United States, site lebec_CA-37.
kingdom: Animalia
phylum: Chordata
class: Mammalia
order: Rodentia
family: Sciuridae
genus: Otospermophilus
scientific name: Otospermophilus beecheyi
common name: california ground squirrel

########################################

* THE TASK: Look above for the line containing "kingdom: Animalia", then transcribe it and all lines after it through the last, exactly and with nothing else.

* RESPONSE:
kingdom: Animalia
phylum: Chordata
class: Mammalia
order: Rodentia
family: Sciuridae
genus: Otospermophilus
scientific name: Otospermophilus beecheyi
common name: california ground squirrel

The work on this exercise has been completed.